Prognosis of patients with resected non-small cell lung cancer: impact of clinical and pathologic variables.

Lung Cancer

PubMedID: 16569460

Ravdin PM, Davis G. Prognosis of patients with resected non-small cell lung cancer: impact of clinical and pathologic variables. Lung Cancer. 2006;52(2):207-12.
The objective of this study was to determine whether AJCC staging, supplemented by additional clinical and pathologic variables could identify a subpopulation of pathologically staged NSCLC patients who had been resected for cure with a low risk (<20%) of 5-year disease specific mortality. The Surveillance, Epidemiology, and End Results (SEER) registry was analyzed to identify and evaluate the disease specific 5-year mortality of 17,130 patients with resected and pathologically defined Stage I-IIIA disease initially diagnosed from 1988 to 1997. The analyses showed that American Joint Commission on Cancer (AJCC) T and N defined stage Stage I-IIIA subgroups had approximately a 30, 60, and 75% 5-year disease specific mortality, respectively.
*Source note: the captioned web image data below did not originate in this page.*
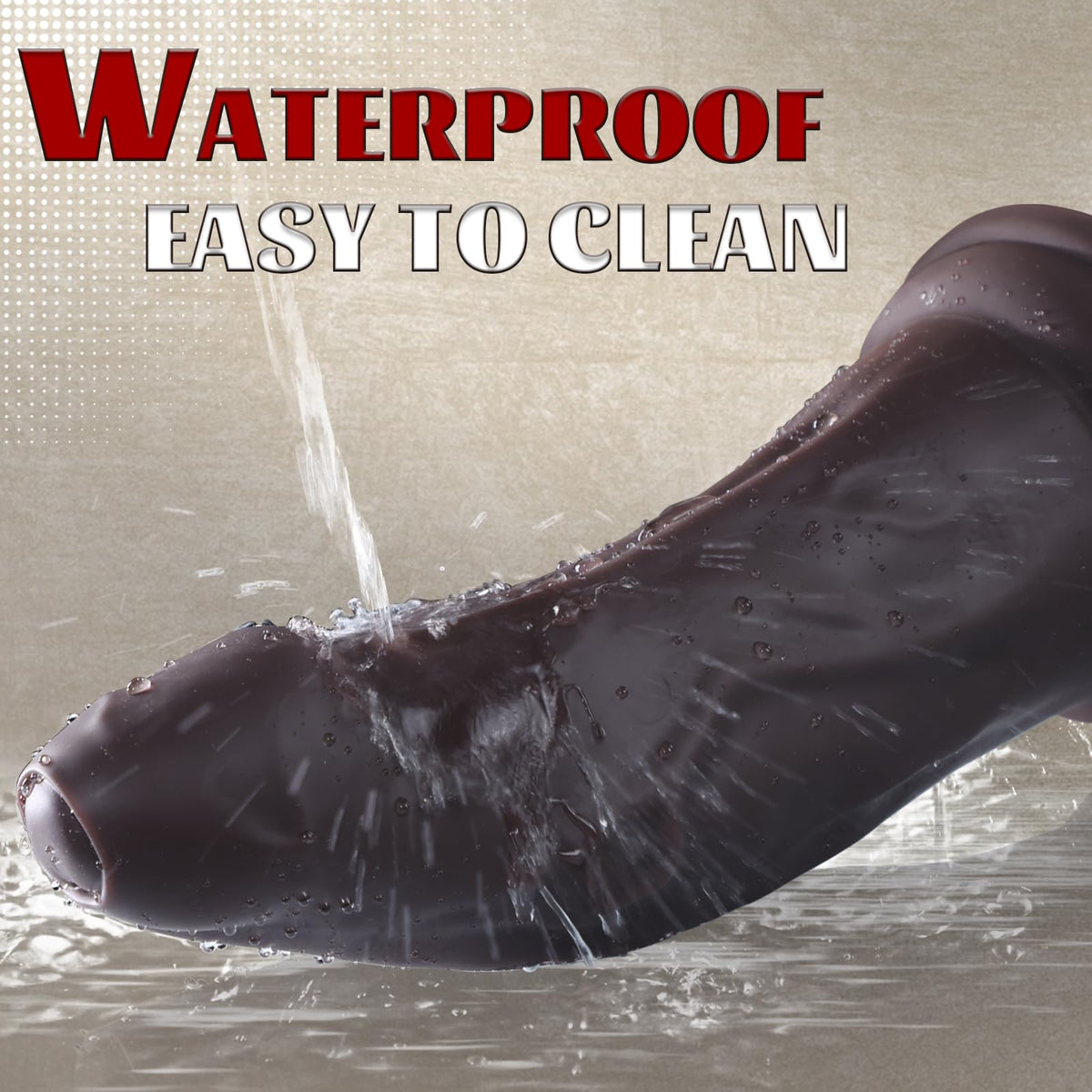 13 Inch Dual Density Silicone Dildo with Suction Cup L756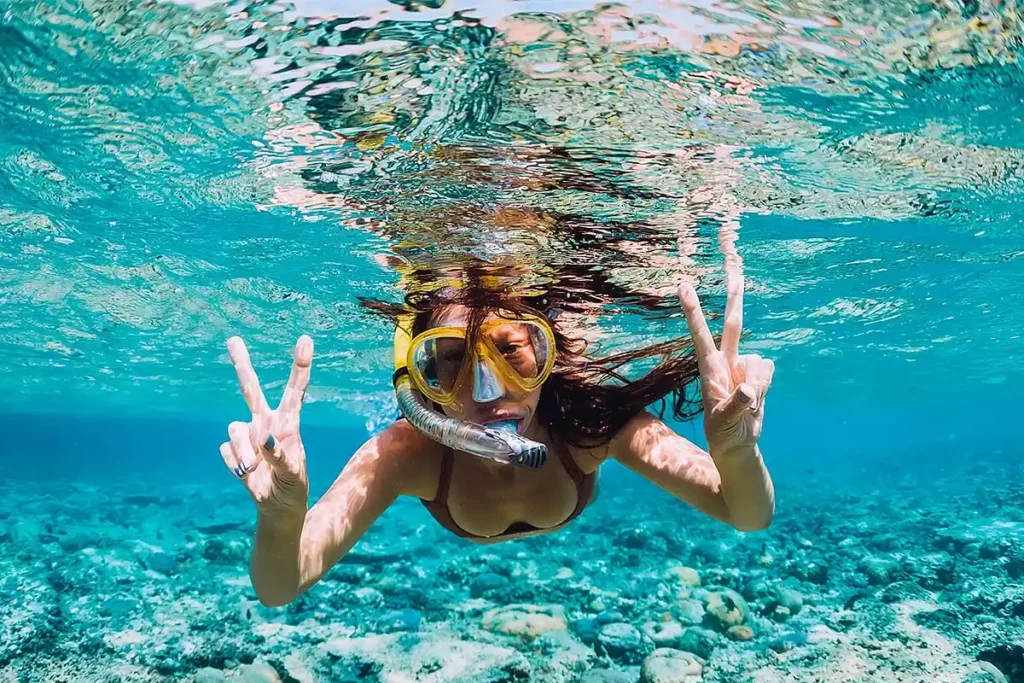 Pasadia en san blas, snorkel en arrecifes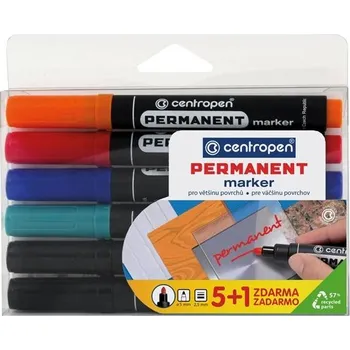 Permanentní popisovač Centropen 8566, sada 6 ks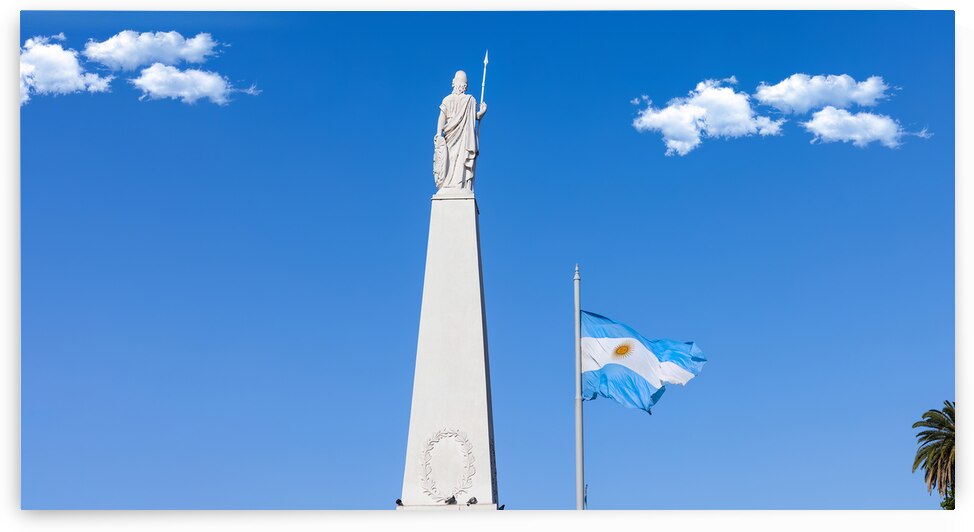 Casa Rosada office of the president of Argentina located on landmark historic Plaza de Mayo by Elijah Lovkoff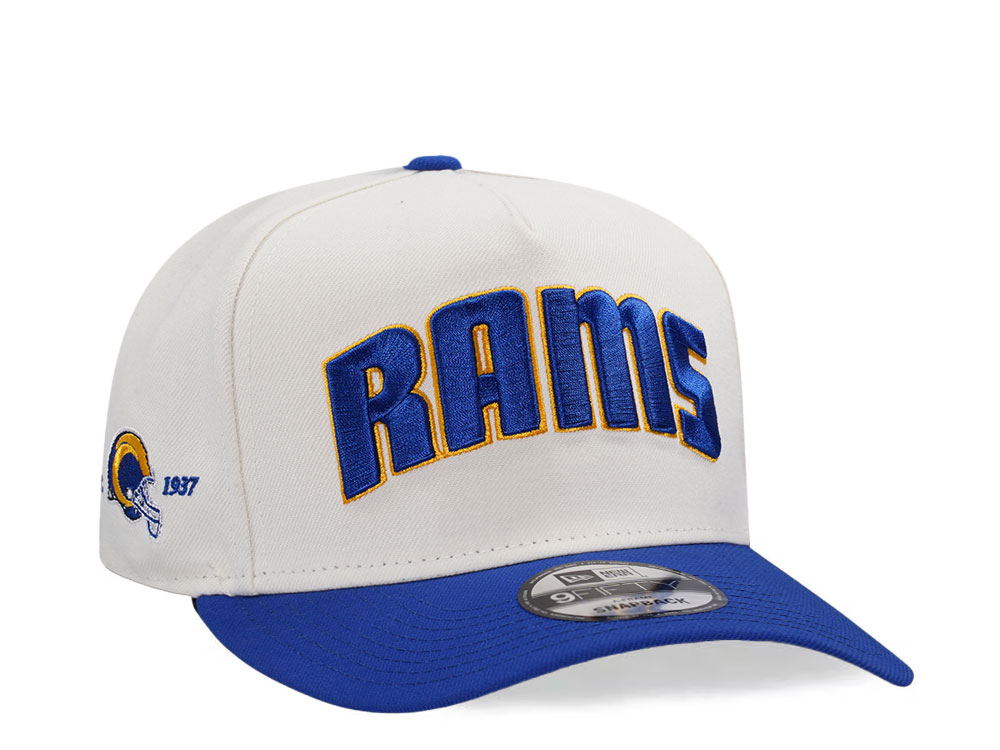 New Era Los Angeles Rams Chrome Two Tone Edition 9Fifty A Frame Snapback Hat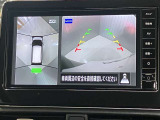 【アラウンドビューモニター】車を上から見下ろしているかのような映像で周囲の状況がひと目で確認、狭い駐車場に駐車するときも安心です♪♪障害物などがあると警告音がなりますので安心して駐車が出来ます★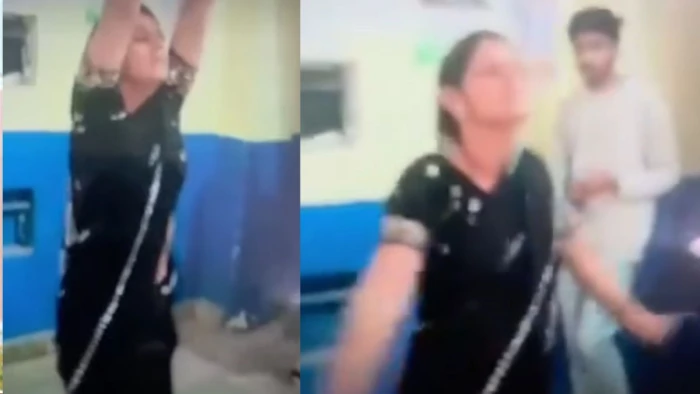 पति का चालान कटा, ‘माता’ बनकर पत्नी आईं थाने: पुलिस ने 50 रुपये में चाबी लौटाई, झूमती पत्नी वायरल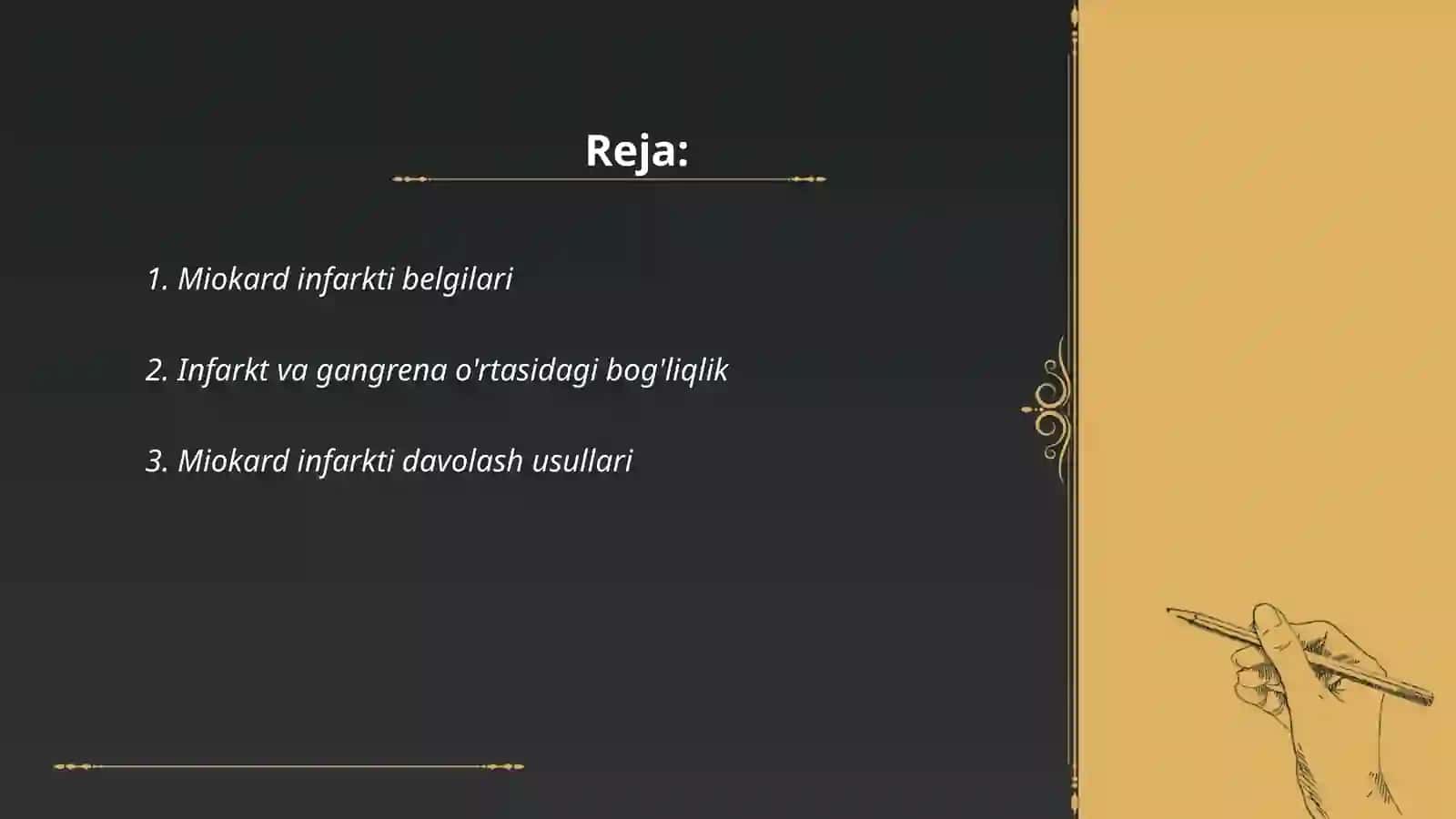 Taloqning iwemik infarkti oyoqning gangrenasi 2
The 5,366 Stage IA patients were identified as having a 5-year disease specific mortality of 25%. Further multivariate analyses of Stage IA cases showed predictors of favorable outcome to be tumor size (< 10 mm), histologic grade (well differentiated), and histologic subtype (bronchoalveolar cell). Subgroups identified with two or all three of these additional features had an approximately 10% 5-year lung cancer specific mortality. Although nearly all patient subgroups with Stages I-IIIA resected and pathologically staged NSCLC have substantial (>20%) risk of death from their cancer within 5 years of diagnosis, for Stage IA patients additional information (tumor size, histologic grade, and histologic subtype) allows additional refinement in prognostic estimates and identification of some low risk subgroups.